### What this task involves
Count how many lines in the data below contain the word "position", and reply with that number only.

START Data records

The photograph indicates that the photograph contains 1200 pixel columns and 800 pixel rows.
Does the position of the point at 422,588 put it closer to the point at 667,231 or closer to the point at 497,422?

END Data records
START Data records

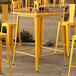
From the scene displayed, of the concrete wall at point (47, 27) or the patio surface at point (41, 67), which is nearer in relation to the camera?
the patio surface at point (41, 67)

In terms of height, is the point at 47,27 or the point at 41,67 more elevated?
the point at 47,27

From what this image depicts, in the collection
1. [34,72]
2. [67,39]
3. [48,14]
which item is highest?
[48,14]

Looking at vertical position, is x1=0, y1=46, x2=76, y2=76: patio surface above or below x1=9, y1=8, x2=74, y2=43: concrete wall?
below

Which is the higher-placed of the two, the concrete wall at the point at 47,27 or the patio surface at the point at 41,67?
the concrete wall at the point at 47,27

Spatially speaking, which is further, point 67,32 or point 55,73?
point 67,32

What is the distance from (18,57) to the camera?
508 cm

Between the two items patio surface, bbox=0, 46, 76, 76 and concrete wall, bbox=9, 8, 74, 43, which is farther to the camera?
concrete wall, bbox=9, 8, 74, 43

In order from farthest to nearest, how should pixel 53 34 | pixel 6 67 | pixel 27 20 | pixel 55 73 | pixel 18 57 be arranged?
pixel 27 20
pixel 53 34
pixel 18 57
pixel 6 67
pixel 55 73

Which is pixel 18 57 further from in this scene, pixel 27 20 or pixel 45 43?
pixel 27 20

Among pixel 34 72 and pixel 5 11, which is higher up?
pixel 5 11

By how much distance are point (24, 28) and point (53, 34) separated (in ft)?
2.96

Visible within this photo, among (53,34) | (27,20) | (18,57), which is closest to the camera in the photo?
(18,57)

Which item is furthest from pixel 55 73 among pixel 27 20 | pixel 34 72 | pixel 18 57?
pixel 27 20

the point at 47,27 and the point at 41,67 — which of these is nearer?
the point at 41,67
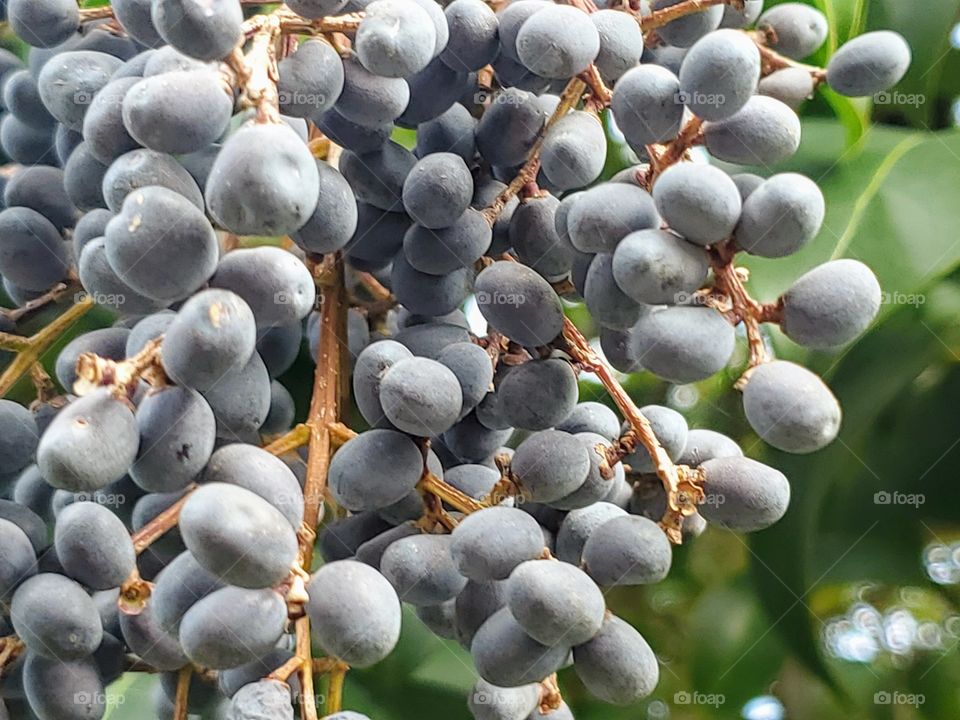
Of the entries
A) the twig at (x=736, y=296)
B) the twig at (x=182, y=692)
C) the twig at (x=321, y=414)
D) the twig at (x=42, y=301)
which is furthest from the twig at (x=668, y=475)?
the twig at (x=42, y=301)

END Data records
START Data records

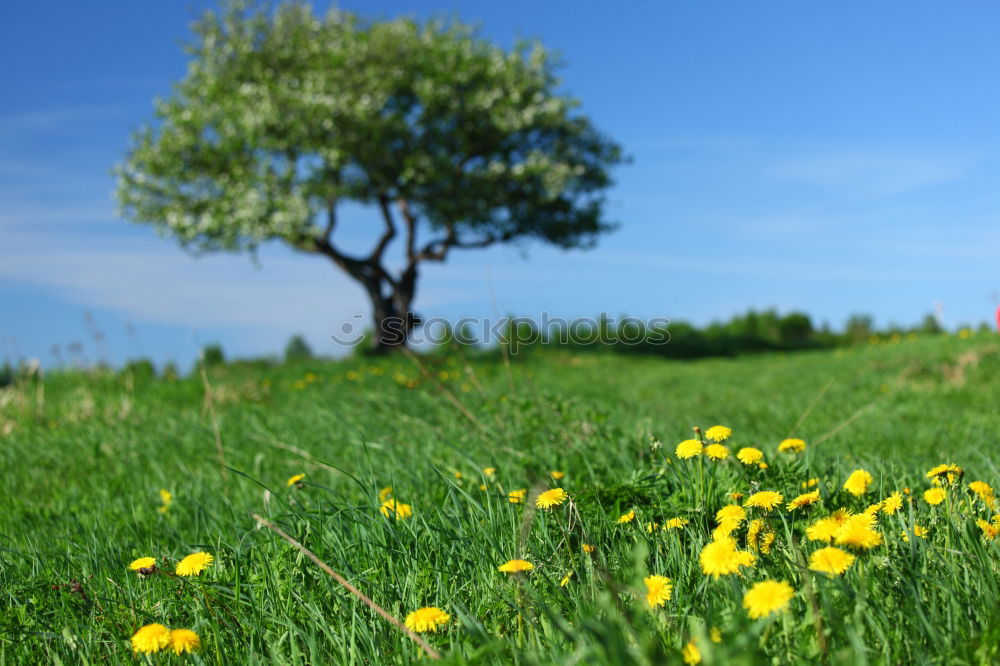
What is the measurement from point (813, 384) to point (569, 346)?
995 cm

END Data records

### Correct output
2